This activity can be used during a unit on the Civil Rights movement, in teaching about protests and civil disobedience, or when focusing on Rosa Parks individually. Grades 5-8.
TEKS: 5th Social Studies.
113.16.b.5.C. The student understands important issues, events, and individuals in the US during the 20th and 21st centuries. The student is expected to identify accomplishments of individuals and groups such as Rosa Parks, Martin Luther King Jr…who have made contributions to society in the areas of Civil Rights, women’s rights, military actions, and politics.
Title-Diagram of the Bus Showing Where Rosa Parks Was Seated
Author– National Archives Experience/Docs Teach. http://docsteach.org/activities/3616/detail
Summary
This diagram shows where Rosa Parks was seated on a Montgomery, Alabama, bus on December 1, 1955. At that time, the front 10 seats of the Montgomery city buses were permanently reserved for white passengers. Parks was seated in the first row behind those 10 seats. When the bus became crowded, the bus driver instructed Parks and the other three passengers seated in that row, all African Americans, to vacate their seats for the white passengers boarding. Eventually, three of the passengers moved, while Parks remained seated. When Parks disobeyed the bus driver’s request to move, he called the police.
Her arrest became a rallying point around which the African American community organized a bus boycott in protest of the discrimination they had endured for years. Martin Luther King, Jr., the 26-year-old minister of the Dexter Avenue Baptist Church, emerged as a leader during the well-coordinated, peaceful boycott that lasted 381 days and captured the world’s attention. It was during the boycott that Reverend Martin Luther King, Jr., first achieved national fame as the public became acquainted with his powerful oratory.
This diagram shows where Rosa Parks was sitting when she refused to give up her seat. It was an exhibit in the Browder v. Gayle court case which challenged Montgomery and Alabama laws requiring segregated seating on buses. On June 5, 1956, a Federal three-judge panel ruled that such laws violated the 14th Amendment. Later that year, the U.S. Supreme Court upheld the decision.
Synopsis of Lesson & Strategies
In this activity, students will examine a diagram of the bus in which Rosa Parks took a seat. Ms. Parks’ name has been blacked out. Students will analyze and evaluate the document, then apply prior knowledge to discern what this document is and why it is important.
The instructional strategy of Turn & Talk with a partner could be used to decipher the image, based on student’s prior knowledge about the civil rights movement. I chose this strategy because it would be great way to make connections and infer meaning from text. The teacher could ask students to: “Look carefully at this document. Its part of a famous story, but an important clue has been blacked out. Use every bit of information contained here to describe what you see.
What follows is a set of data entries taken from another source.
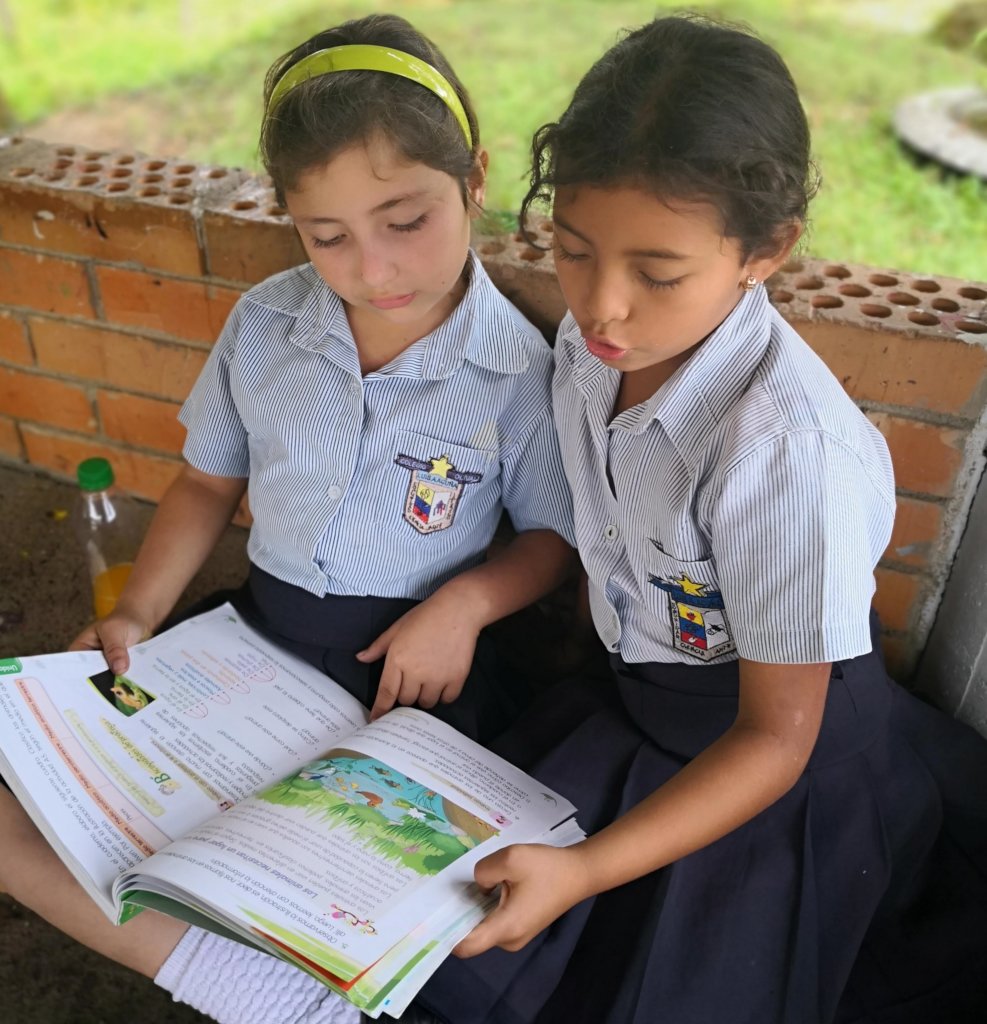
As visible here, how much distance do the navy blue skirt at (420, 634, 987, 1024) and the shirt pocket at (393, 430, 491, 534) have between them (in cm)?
28

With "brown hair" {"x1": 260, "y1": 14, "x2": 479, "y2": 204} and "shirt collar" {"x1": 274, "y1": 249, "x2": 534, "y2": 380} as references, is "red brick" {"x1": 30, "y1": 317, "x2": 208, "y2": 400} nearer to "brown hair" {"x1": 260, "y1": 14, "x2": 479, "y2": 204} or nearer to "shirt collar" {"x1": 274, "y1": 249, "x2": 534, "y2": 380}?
"shirt collar" {"x1": 274, "y1": 249, "x2": 534, "y2": 380}

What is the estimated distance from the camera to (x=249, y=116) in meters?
3.76

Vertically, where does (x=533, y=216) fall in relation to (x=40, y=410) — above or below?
above

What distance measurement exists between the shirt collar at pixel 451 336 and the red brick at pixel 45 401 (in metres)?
0.72

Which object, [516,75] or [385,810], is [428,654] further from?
[516,75]

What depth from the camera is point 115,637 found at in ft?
4.01

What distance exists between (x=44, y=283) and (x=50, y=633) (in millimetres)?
551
Then, apply your knowledge of history to figure out what this document is and whom the story is about.”
As an extension of this lesson, students could use a WTL activity by inferring or imagining themselves as Rosa Parks and write about what they might have been thinking during the conflict and how they might have felt.
Companion Book
Parks, Rosa. Dear Mrs. Parks: A Dialogue with Today’s Youth.
In this collection of children’s letters and her responses, Rosa Parks shares her legacy of courage and wisdom, reminding young readers that their actions will determine the future. Dear Mrs. Parks is a moving commentary on our times, full of hope for the future.